Bunun dışında kaleyi düşmana karşı savunmak imkânı kalmadığında da kaleyi, köyü, şehri vb ataşe vererek terk etmek veya zapt edilen kaleyi artık kullanılmaz hale getirmek, yani kaleyi yıkmak veya yakmak eski bir gelenek veya yapılması lazım gelen bir mecburiyetti.
Kalenin muhasara altına aldığını ateş yakarak haber vermek veya kaleyi yıkmak divan şiirinde şairlerimizin kullandıkları bir mazmun olmuştur.
Etraf-ı kainata haber kılmağa güneş
Od yaktı evc-i kal’a –i gerduna nağehan ( Fuzuli)

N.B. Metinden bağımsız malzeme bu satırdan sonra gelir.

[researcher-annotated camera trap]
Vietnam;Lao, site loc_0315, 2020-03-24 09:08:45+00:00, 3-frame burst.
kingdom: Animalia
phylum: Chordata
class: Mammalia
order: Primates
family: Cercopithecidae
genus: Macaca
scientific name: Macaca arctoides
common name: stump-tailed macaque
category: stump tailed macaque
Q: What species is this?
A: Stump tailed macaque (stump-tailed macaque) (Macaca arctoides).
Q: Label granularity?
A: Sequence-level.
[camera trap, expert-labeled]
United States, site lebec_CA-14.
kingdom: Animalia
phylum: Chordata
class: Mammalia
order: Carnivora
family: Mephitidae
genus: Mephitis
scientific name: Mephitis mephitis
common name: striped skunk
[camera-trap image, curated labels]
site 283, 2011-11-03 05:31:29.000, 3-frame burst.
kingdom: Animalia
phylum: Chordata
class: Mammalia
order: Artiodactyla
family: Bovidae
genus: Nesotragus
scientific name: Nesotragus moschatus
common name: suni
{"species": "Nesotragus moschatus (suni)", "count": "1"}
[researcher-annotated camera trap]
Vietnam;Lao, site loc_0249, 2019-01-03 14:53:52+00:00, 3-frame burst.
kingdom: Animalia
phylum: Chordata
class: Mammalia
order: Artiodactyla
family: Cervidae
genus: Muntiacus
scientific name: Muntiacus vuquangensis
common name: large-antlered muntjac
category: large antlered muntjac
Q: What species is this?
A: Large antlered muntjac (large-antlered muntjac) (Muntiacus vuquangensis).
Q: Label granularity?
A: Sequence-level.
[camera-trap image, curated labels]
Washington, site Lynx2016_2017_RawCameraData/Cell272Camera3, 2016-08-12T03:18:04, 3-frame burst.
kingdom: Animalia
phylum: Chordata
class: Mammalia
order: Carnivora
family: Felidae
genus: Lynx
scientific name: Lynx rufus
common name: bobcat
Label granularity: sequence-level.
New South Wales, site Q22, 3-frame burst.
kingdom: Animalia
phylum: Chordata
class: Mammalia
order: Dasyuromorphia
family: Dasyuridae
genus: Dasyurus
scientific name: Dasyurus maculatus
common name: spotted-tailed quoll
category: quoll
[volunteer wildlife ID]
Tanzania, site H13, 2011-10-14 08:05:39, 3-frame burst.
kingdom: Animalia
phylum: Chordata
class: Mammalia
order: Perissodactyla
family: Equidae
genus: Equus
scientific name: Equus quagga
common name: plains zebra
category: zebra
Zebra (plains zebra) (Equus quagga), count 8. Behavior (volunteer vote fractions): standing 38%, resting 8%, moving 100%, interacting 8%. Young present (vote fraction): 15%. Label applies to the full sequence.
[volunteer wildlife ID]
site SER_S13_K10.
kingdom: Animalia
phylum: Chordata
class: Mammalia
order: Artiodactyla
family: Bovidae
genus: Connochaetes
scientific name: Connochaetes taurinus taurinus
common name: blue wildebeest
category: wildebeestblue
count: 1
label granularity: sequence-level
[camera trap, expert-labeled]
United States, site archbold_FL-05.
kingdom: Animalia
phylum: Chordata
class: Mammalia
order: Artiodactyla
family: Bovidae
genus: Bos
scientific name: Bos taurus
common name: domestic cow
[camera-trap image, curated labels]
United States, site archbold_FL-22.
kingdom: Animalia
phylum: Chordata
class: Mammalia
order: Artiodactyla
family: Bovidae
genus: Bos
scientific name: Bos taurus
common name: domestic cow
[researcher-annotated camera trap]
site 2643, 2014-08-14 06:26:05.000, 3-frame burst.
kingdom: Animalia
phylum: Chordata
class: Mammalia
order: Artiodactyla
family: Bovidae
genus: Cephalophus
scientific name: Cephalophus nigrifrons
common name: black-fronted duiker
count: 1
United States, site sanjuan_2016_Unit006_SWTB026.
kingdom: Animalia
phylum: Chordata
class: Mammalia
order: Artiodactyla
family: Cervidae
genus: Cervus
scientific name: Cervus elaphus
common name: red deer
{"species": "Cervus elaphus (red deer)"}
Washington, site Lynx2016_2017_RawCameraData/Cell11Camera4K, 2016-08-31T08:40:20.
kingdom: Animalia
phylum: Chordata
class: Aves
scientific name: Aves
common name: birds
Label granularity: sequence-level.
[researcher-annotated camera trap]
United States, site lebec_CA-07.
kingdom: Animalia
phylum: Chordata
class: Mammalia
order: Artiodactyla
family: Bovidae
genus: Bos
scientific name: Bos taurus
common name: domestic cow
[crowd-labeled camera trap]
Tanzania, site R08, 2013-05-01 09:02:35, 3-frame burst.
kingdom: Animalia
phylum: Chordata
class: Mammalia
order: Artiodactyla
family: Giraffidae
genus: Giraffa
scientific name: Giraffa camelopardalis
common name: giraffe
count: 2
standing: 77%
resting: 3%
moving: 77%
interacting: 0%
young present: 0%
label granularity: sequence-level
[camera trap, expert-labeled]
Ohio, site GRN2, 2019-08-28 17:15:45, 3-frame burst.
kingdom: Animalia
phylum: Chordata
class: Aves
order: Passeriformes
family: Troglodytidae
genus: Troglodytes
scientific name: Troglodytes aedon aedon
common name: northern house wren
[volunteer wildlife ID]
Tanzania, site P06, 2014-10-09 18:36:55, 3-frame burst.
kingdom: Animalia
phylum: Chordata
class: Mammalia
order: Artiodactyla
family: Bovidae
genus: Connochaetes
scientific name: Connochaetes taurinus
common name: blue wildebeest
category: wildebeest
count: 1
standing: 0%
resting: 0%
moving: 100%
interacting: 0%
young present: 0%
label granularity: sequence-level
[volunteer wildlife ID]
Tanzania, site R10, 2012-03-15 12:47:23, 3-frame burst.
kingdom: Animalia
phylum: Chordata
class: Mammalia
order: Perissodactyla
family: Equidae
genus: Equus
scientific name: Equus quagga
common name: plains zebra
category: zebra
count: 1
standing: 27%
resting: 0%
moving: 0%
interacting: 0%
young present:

Kâinatın etrafına haber vermek için Güneş, feleğin kalesinin en yüksek burcuna ateş yaktı.
Encüm değildir zahir olan ol gice gökte
Yaktı sürur u suruna gerdun dokuz hisar ( Nev’i)
O gece gökte olan parıltılar yıldız değildi. Felek ( sünnet düğünü şerefine) dokuz hisar yakmıştı.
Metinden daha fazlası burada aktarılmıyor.